Clinton calls on leaders to build on global opportunities

Former US president says the example of Northern Ireland admired across the world

Bill Clinton has called for academics, politicians and business leaders to build on the opportunities afforded by "an interdependent world".

He also challenged them to work together to counter the negative effects of a globalisation.

He also emphasised that combined action was needed to offset the effects of climate change which, he warned could have devastating results.

The former US president was delivering the inaugural William J Clinton Leadership Lecture at Queen's University Belfast tonight.


Mr Clinton holds an honorary law degree from Queen’s which he last visited in 2001.
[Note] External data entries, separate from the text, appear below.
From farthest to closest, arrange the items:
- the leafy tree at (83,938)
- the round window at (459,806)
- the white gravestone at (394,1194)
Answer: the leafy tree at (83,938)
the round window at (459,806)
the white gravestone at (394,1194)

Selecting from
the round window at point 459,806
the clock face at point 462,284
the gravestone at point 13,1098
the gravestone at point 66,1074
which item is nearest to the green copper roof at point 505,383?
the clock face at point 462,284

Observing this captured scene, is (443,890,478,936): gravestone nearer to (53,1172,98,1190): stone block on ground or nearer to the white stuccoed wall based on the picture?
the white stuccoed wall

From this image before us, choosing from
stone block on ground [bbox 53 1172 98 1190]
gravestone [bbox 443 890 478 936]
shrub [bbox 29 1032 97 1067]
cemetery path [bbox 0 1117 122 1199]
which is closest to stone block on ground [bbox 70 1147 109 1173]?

Senator George Mitchell, who chaired the talks leading to the conclusion of the Belfast Agreement in 1998, was subsequently appointed chancellor of the university.

Welcoming the president, the university's incoming Vice-Chancellor, Prof Patrick Johnston who took up office on Monday, said he was proud Mr Clinton "has given his name to our Leadership Institute and we are delighted that he has joined us in person to set the seal on that partnership".

Mr Clinton said the example of Northern Ireland was admired across the world.

“Post conflict societies can make real social and economic progress,” he said. “I like the idea of this institute to try to train business leaders in the modern world and understand the geopolitical context in which they operate.”

He expanded on the themes outlined at his earlier address in Derry. Arriving from a meeting with Peter Robinson and Martin McGuinness at Stormont, Mr Clinton said: "I've met the First Minister and Deputy First Minister and we spoke of the unfinished business of the peace process."

But he added: “Outside Northern Ireland nobody knows there is unfinished business.”

Citing a range of conflicts from Myanmar (Burma), to the Middle East and the Basque region, he said Northern Ireland was admired.

The Basque paramilitary group ETA had recently decided to disarm, claiming it was “putting its weapons beyond use” – the phrase used by groups in Northern Ireland.

Turning to the future he urged academics, business leaders, public representatives and non-governmental organisations to build on the opportunities afforded by global interdependence.

“This interdependence is both good and bad. You cannot build borders which are more like nets than walls – you cannot accept the good and decide to reject the bad.”

Climate change was perhaps the greatest example of global interdependence and he stressed the need for a concerted response.

He further warned the world had to co-operate to negate the threats posed by the changing nature of borders.

“What do you want the world to be like in 10 years? Make a world with creative networks of co-operation,” he said “with shared responsibility and shared community as in Northern Ireland.”

He said people had to change from a view that for each winner there had to be a loser. Denigrating the idea in business that there had to be a zero-sum game, Mr Clinton said people had to realise they could not prosper and improve unless everyone did.

Turning to Ukraine he said it was vital that the situation there was not seen as a zero-sum game. He said Russian leaders should not think that a Ukraine with closer links to Europe must mean it would have a worse relationship with Moscow. They should think in terms of Ukraine as a bridge rather than to be won or lost.